In two separate challenges of a single patent, Dell had lukewarm success with 23 claims being placed in an inter partes review trial, but three claims and multiple grounds also denied by the Board in Dell, Inc. v. Acceleron, LLC (IPR2013-00440 and IPR2013-00443), involving U.S. Pat. No. 6,948,021.
The ‘021 patent relates to a computer network device having components of CPU modules, a power module, and an Ethernet switch module which incorporates “hot-swappable” connectors. The hot-swappable connectors allow for more efficient and speedy repair of the device.
The first issue of interest in the Board’s decision came as part of the claim construction for “is a stand-alone computer.” Petitioner sought to broaden the scope of that term, based on a claim differentiation argument, but the Board found no reason to deviate from the plain and ordinary meaning of the term. ’440 Order at 6.
Also of interest was Petitioner’s inherency argument relating to the limitation of claim 24 that required a limitation relating to filtering communications to limit collisions caused by communications traffic. Petitioner argued that such filtering was inherent to Ethernet switches, and supplied a declaration that “simply reiterates this position.” ’440 Order at 12. But the Board was not persuaded by this inherency argument. The patent at issue teaches that ethernet switch modules perform the claimed filtering, not simply a switch. Because Petitioner did not allege that a switch was the same as a switch module, the Petition failed to set forth a reasonable likelihood of anticipation of claim 24.

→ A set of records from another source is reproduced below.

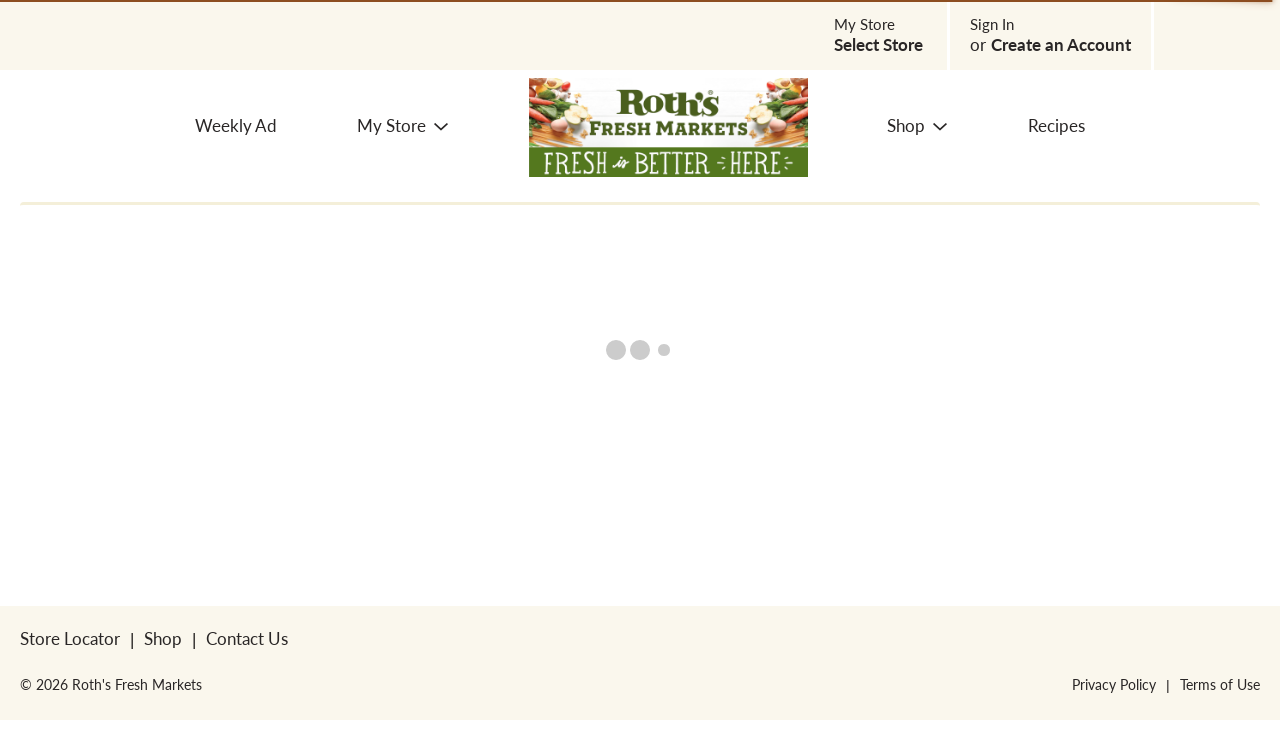

--- FILE ---
content_type: text/css
request_url: https://shop.roths.com/wp-content/themes/fp-wp-y-roths/style.css?ver=1.0.21
body_size: 18
content:
/*
 Theme Name:   Roth's Fresh Markets
 Description:  Roth's Fresh Markets Theme
 Author:       Freshop
 Template:     fp-wp-y
 Version:      1.0.21
 Text Domain:  fp-wp-y-roths

 Freshop WordPress Theme © Freshop, Inc.
*/

--- FILE ---
content_type: text/javascript
request_url: https://shop.roths.com/wp-content/themes/fp-wp-y-roths/resources/scripts/config.js?ver=1.0.21
body_size: 841
content:
(function($) {
    window.wpConfig = {
        navigationArrows: '<span class="fp-icon fp-icon-chevron-left-circle circle-left disabled"></span><span class="fp-icon fp-icon-chevron-right-circle circle-right"></span>'
        ,desktopNavigationArrows: 'fp-icon-chevron-down'
        ,mobileNavigationArrows: 'fp-icon-chevron-right'
        ,mobileSessionIndicator: '.user-session-indicator-mobile'
        ,alcoholDept: '354916'
		,noAlcoholRedirect: '/shop#!/?department_id=355262'
        ,hasSiteBanner: true
    };
})(jQuery);

(function($){
	$(document).on('freshopInitialized', function(){
    	if(wpConfig.alcoholDept) {
    		freshop.ui.on('loaded', function(){
	    		if($.cookie('ageCheck') != 'yes') ageCheck();
	        });

	        freshop.ui.on('routeChanged', function(){
	    		if($.cookie('ageCheck') != 'yes') ageCheck();
	        });
	    }

        function ageCheck(){
        	if($.urlParam('department_id') == wpConfig.alcoholDept) {
	    		var $ageModal = $('#modal-age-verification')
				,$mainMenu = $('#menu-main-menu, .products .fp-result-categories')
				,redirectUrl = wpConfig.noAlcoholRedirect;

	    		if($.cookie('ageCheck')) {
	            	window.location = redirectUrl;
	           	}
	           	else $ageModal.modal('show');
	        }
        }
    });

	$(document).ready(function() {
		var $ageModal = $('#modal-age-verification')
			,$mainMenu = $('#menu-main-menu, .products .fp-result-categories')
			,redirectUrl = wpConfig.noAlcoholRedirect
			,$notificationBar = $('#notification-bar');

		if(!$notificationBar.find('.notification-bar-content').html() || !$notificationBar.html()) $notificationBar.addClass('hidden');

        $mainMenu
            .off('mouseup', '.age-verification')
            .on('mouseup', '.age-verification', function(event){
                event.preventDefault();
                event.stopImmediatePropagation();

                ageCookieCheck();
            });

        $mainMenu
        	.off('click', '.age-verification')
            .on('click', '.age-verification', function(event){
                event.preventDefault();
                event.stopImmediatePropagation();

                ageCookieCheck();
            });

        $mainMenu
            .off('touchend', '.age-verification')
            .on('touchend', '.age-verification', function(event){
                event.preventDefault();
                event.stopImmediatePropagation();

                ageCookieCheck();
            });

		function ageCookieCheck() {
			if($.cookie('ageCheck')) {
				console.log($.cookie('ageCheck'));

            	if($.cookie('ageCheck') == 'yes') {
            		console.log('yes');
            		redirectUrl = '/shop#!/?department_id=' + wpConfig.alcoholDept;
            	}
            	else {
            		console.log('no');
            		redirectUrl = wpConfig.noAlcoholRedirect;
            	}
            	console.log('redirectUrl', redirectUrl);
            	window.location = redirectUrl;
           	}
           	else $ageModal.modal('show');
		}

		$ageModal.on('shown.bs.modal', function (e) {
			var $this = $(this);

			$this
				.on('click', '[data-action="yes"]', function (event) {
					closeAgeModal('yes');

				})
				.on('click', '[data-action="no"]', function (event) {
					closeAgeModal('no');
				});

			function closeAgeModal(value){
				$.cookie('ageCheck', value, { expires: null, path: '/' });

				if(value == 'yes') redirectUrl = '/shop#!/?department_id=' + wpConfig.alcoholDept;
				else redirectUrl = wpConfig.noAlcoholRedirect;

				window.location = redirectUrl;
				$ageModal.modal('hide');
			}
		});

		$ageModal.on('hidden.bs.modal', function (e) {
			if(!$.cookie('ageCheck') == 'yes' || !$.cookie('ageCheck')) defaultCloseAgeModal('no');

			function defaultCloseAgeModal(value){
				if($.urlParam('department_id') == wpConfig.alcoholDept) {
					redirectUrl = wpConfig.noAlcoholRedirect;
					window.location = redirectUrl;
				}
			}
		});
	});
})(jQuery);
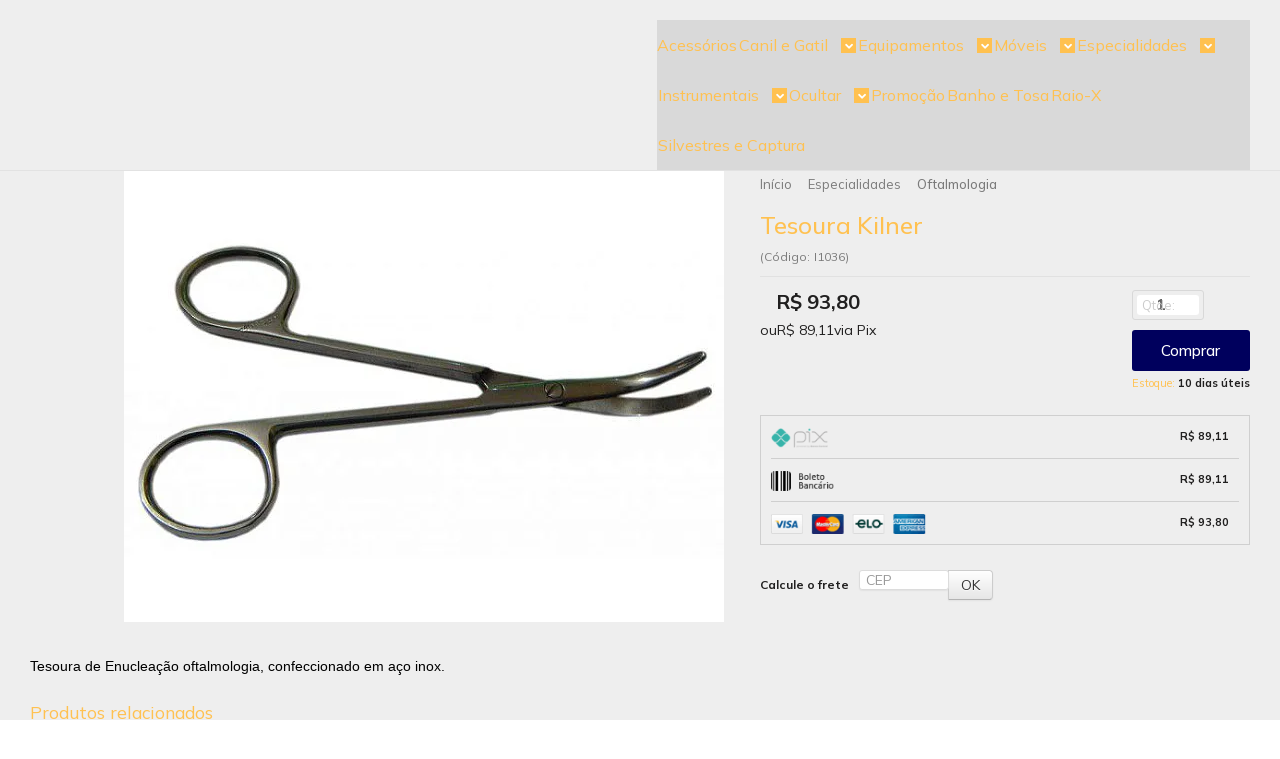

--- FILE ---
content_type: text/html; charset=utf-8
request_url: https://accounts.google.com/o/oauth2/postmessageRelay?parent=https%3A%2F%2Fwww.med-sinal.com.br&jsh=m%3B%2F_%2Fscs%2Fabc-static%2F_%2Fjs%2Fk%3Dgapi.lb.en.2kN9-TZiXrM.O%2Fd%3D1%2Frs%3DAHpOoo_B4hu0FeWRuWHfxnZ3V0WubwN7Qw%2Fm%3D__features__
body_size: 164
content:
<!DOCTYPE html><html><head><title></title><meta http-equiv="content-type" content="text/html; charset=utf-8"><meta http-equiv="X-UA-Compatible" content="IE=edge"><meta name="viewport" content="width=device-width, initial-scale=1, minimum-scale=1, maximum-scale=1, user-scalable=0"><script src='https://ssl.gstatic.com/accounts/o/2580342461-postmessagerelay.js' nonce="Sg2MN0vXK38GP25N9WBU2g"></script></head><body><script type="text/javascript" src="https://apis.google.com/js/rpc:shindig_random.js?onload=init" nonce="Sg2MN0vXK38GP25N9WBU2g"></script></body></html>

--- FILE ---
content_type: text/plain
request_url: https://www.google-analytics.com/j/collect?v=1&_v=j102&a=1144485400&t=pageview&_s=1&dl=https%3A%2F%2Fwww.med-sinal.com.br%2Ftesoura-enucleacao-oftalmo&ul=en-us%40posix&dt=Tesoura%20Oftalmol%C3%B3gica%20-%20Med-Sinal%20Produtos%20Veterinarios&sr=1280x720&vp=1280x720&_u=YGBAgAABAAAAACAAI~&jid=1436797163&gjid=1557081996&cid=2076121967.1769020339&tid=UA-151248446-1&_gid=870256261.1769020339&_slc=1&z=1454577030
body_size: -437
content:
2,cG-WQV3WWQLT1,cG-ZQ2T72ZJQS

--- FILE ---
content_type: text/plain
request_url: https://www.google-analytics.com/j/collect?v=1&_v=j102&a=1144485400&t=pageview&_s=1&dl=https%3A%2F%2Fwww.med-sinal.com.br%2Ftesoura-enucleacao-oftalmo&ul=en-us%40posix&dt=Tesoura%20Oftalmol%C3%B3gica%20-%20Med-Sinal%20Produtos%20Veterinarios&sr=1280x720&vp=1280x720&_u=aGDAAEABAAAAAGAAI~&jid=299943559&gjid=1229686390&cid=2076121967.1769020339&tid=UA-18057353-2&_gid=870256261.1769020339&_r=1&_slc=1&gtm=45He61k1n81WS77M2Zv813341229za200zd813341229&gcd=13l3l3l3l1l1&dma=0&tag_exp=103116026~103200004~104527907~104528500~104684208~104684211~105391252~115938466~115938469~117041588~117124381&z=59617675
body_size: -833
content:
2,cG-6Q8K1WS5P3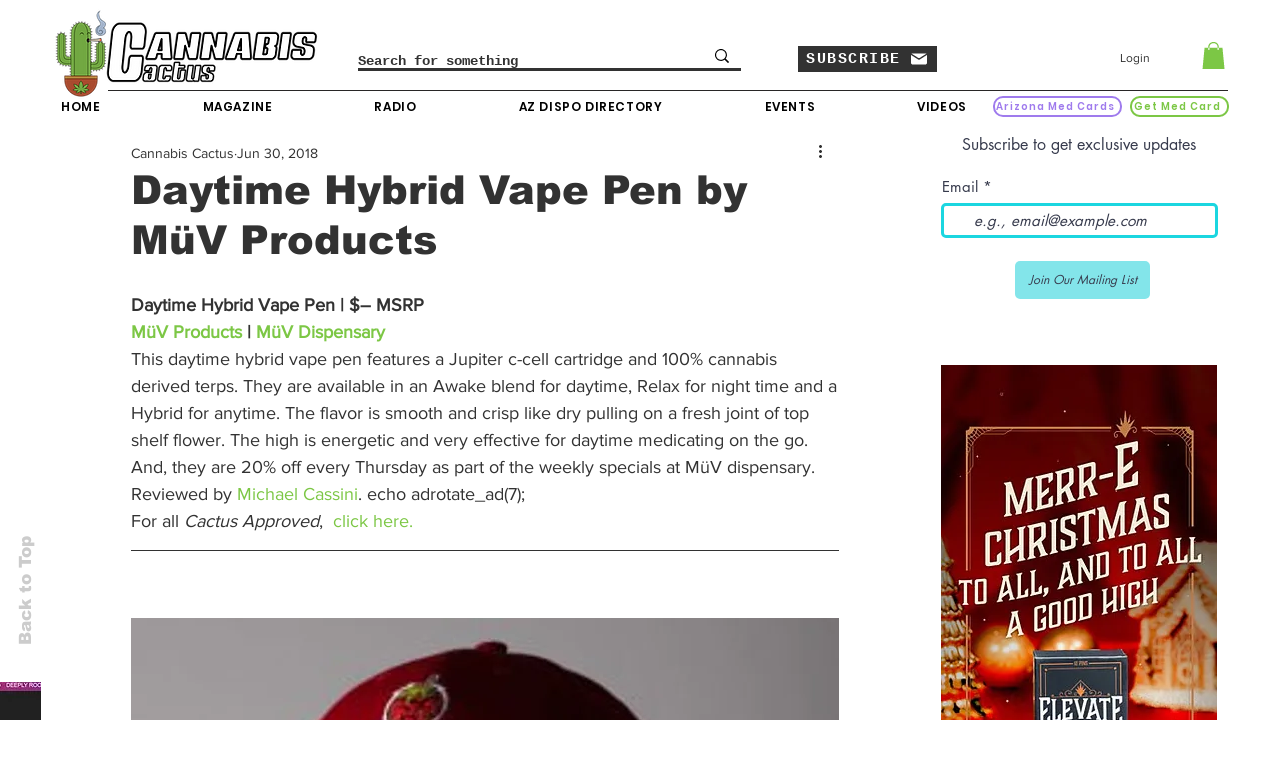

--- FILE ---
content_type: text/html; charset=utf-8
request_url: https://www.google.com/recaptcha/api2/aframe
body_size: 268
content:
<!DOCTYPE HTML><html><head><meta http-equiv="content-type" content="text/html; charset=UTF-8"></head><body><script nonce="sjds4JdGi8AkTrZkjHZVyA">/** Anti-fraud and anti-abuse applications only. See google.com/recaptcha */ try{var clients={'sodar':'https://pagead2.googlesyndication.com/pagead/sodar?'};window.addEventListener("message",function(a){try{if(a.source===window.parent){var b=JSON.parse(a.data);var c=clients[b['id']];if(c){var d=document.createElement('img');d.src=c+b['params']+'&rc='+(localStorage.getItem("rc::a")?sessionStorage.getItem("rc::b"):"");window.document.body.appendChild(d);sessionStorage.setItem("rc::e",parseInt(sessionStorage.getItem("rc::e")||0)+1);localStorage.setItem("rc::h",'1769081507957');}}}catch(b){}});window.parent.postMessage("_grecaptcha_ready", "*");}catch(b){}</script></body></html>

Of brief note from the Board’s obviousness analysis, in what is a growing trend, the Board made special mention of the fact that Petitioner articulated a reason for combining the references underlying its obviousness contentions. That is, not only did Petitioner demonstrate that the combination met all limitations, it also “articulated a sufficient reason with a rational underpinning for combining the teachings…” ’440 Order at 15.
In sum, in the ’440 proceeding, the Board found that 23 of the 26 challenged claims should be placed into an IPR trial.
Turning to the ’443 proceeding, Patent Owner’s most critical arguments centered on the priority date for certain claims of the ’021 patent. To that end, Petitioner argued that certain claims were not entitled to the filing date of a related provisional application. ’443 Order at 7. In its Preliminary Response, Patent Owner set forth the support from the provisional application for the challenged claims and the Board agreed – finding that the claims were properly supported and were, therefore, entitled to the provisional application filing date.
This finding had a ripple effect on the prior art relied upon by Petitioner. For example, the Board then turned to a prior art reference, that similarly claimed priority to provisional applications. Patent Owner argued that the reference was not entitled to the priority date of the provisional applications because the excerpts relied upon by Petitioner were not found in the provisional applications. The Board agreed, finding it important that neither Petitioner, nor its expert, cited to the provisional applications. Further, Petitioner did not even provide copies of the applications as exhibits. ’443 Order at 10.
In the end, Dell’s efforts resulted in a mixed bag – partial success in having 23 of 26 challenged claims entered into an IPR trial based on one petition, but all challenges rejected in the second petition.